Dia desses, navegando no site Black Girl with Long Hair, encontrei uma matéria sobre o meme de internet que fizeram sobre o cabelo da atriz Tracee Ellis Ross. A figura mostra a foto de uma menininha aos prantos, com a frase “Aquele momento em que você percebe que não tem o cabelo da Tracee Ellis Ross”.
O cabelo da Tracee é inegavelmente bonito: ele é visivelmente saudável, não mostra danos e lhe dá a possibilidade de fazer inúmeros penteados e visuais diferentes. Além disso, ele parece ter cachos um pouco mais largos (apesar de a textura encarapinhada ser notada em parte dos fios), o que o coloca no rol dos cabelos “bonitos”, de acordo com o padrão estético do mundo em que vivemos.
Há quem acredite que certos tipos de cabelo precisam de química porque são naturalmente “ruins” e que as pessoas que não usam químicas podem optar por este caminho porque teriam a “sorte” de possuírem um cabelo razoavelmente “bom”. Obviamente, esse pensamento ainda está baseado na ideia que também define o padrão de beleza vigente: majoritariamente continuam sendo “bonitos”, “desejados” e “desejáveis” cabelos com cachos, de preferência mais largos, com textura do fio não áspera. Quanto mais próximo deste ideal, “melhor” seria o cabelo e “mais sorte” teria a pessoa por ter nascido com ele assim.
Há uma ideia errônea de que nossos cabelos devem ser ou estar perfeitos o tempo inteiro, sem nenhum esforço de nossa parte, e é nesse ponto que a fala da Tracee se encaixa:
Alguém disse que sou mestiça. Então meu pai é branco e minha mãe é negra e talvez esse seja o motivo de eu ter esse cabelo tão especial. Isso não é verdade, pessoal. Nós todos temos diferentes texturas, diferentes heranças étnicas, diferentes misturas, diferentes padrões de cacho e, falando por mim, eu passei por uma jornada para descobrir como esse cabelo funciona. Esse cabelo requer muito trabalho. É complicado. E as pessoas não te dizem como fazer. Essa nova onda do cabelo natural vem acontecendo, graças a Deus. Quem dera que alguém tivesse dividido comigo algumas dessas informações quando eu era mais jovem. Eu tive de descobrir sozinha. Alisei o cabelo, tive que deixar crescer de novo. Foi difícil. Meu cabelo não cresceu cortando. Cortei uma franja, isso foi uma besteira. Eu costumava sentar no salão de beleza o dia inteiro aos sábados quando era adolescente. Acordava minha mãe cedo pra quem ela esticasse meu cabelo. Dormia de bobes e ficava com o pescoço torto. Meu cabelo foi uma jornada.
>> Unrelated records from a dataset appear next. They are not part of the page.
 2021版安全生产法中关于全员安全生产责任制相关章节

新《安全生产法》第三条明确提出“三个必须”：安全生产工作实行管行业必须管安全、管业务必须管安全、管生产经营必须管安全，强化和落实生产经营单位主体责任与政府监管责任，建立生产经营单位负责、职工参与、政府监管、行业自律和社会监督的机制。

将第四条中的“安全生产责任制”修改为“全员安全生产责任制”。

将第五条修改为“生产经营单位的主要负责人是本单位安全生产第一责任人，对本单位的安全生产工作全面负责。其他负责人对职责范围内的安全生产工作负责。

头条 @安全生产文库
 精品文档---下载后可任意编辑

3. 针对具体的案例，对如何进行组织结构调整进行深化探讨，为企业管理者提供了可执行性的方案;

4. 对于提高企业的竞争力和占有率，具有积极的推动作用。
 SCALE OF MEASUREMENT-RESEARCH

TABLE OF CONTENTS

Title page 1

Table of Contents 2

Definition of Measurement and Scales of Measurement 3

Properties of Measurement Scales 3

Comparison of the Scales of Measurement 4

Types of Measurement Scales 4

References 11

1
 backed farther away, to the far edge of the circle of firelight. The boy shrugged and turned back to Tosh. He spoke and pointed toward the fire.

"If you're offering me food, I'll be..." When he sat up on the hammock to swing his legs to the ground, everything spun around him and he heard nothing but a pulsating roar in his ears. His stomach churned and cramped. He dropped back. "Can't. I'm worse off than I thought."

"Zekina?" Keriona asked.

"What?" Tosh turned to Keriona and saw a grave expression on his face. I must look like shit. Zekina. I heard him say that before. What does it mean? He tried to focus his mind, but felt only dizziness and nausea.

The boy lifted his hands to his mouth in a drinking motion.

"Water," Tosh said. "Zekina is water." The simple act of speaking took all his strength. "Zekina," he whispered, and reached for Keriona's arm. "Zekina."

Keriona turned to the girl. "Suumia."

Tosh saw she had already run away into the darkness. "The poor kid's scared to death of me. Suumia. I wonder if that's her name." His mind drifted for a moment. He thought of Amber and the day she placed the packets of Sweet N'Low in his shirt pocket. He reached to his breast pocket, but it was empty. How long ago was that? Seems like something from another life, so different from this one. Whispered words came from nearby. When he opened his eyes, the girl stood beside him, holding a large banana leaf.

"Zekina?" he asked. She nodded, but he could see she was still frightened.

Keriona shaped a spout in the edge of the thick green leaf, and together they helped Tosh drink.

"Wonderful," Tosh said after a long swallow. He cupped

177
Nunca é demais relembrar que padrões de beleza são construídos por nós, humanos, ao longo do tempo e da história. A frase “a beleza está nos olhos de quem vê” tem seu fundamento. Talvez ela não esteja nos olhos de quem vê, individualmente falando mas, de fato, está sim em um contexto social mais amplo, que foi sendo consolidado ao longo dos anos, décadas, séculos.
Fora isso, não existe cabelo bonito sem o mínimo de esforço. Nem mesmo os cachos mais largos e os fios mais sedosos podem ser do jeito que são se não forem adequadamente tratados, cuidados e preservados. Nossos fios crespos e carapinhas, então, precisam de super cuidados por serem mais ressecados, e de métodos diferenciados porque não "funcionam" da mesma forma que cabelos lisos ou simplesmente cacheados. Como ressaltou Tracee, o conhecimento sobre esses cuidados não cai do céu: ele precisa ser pesquisado, investigado, minerado - e por isso temos toda uma rede de meninas e meninos naturais na internet trocando informações sobre cabelos.
Não existem pessoas sortudas ou azaradas quando se trata de cabelos. Há sim, pessoas que ainda não conseguiram ampliar seu padrão de beleza, de forma a englobar a estética dos cabelos crespos e que por isso não conseguiram ampliar também a sua visão sobre as formas específicas de tratamento que o cabelo crespo requer.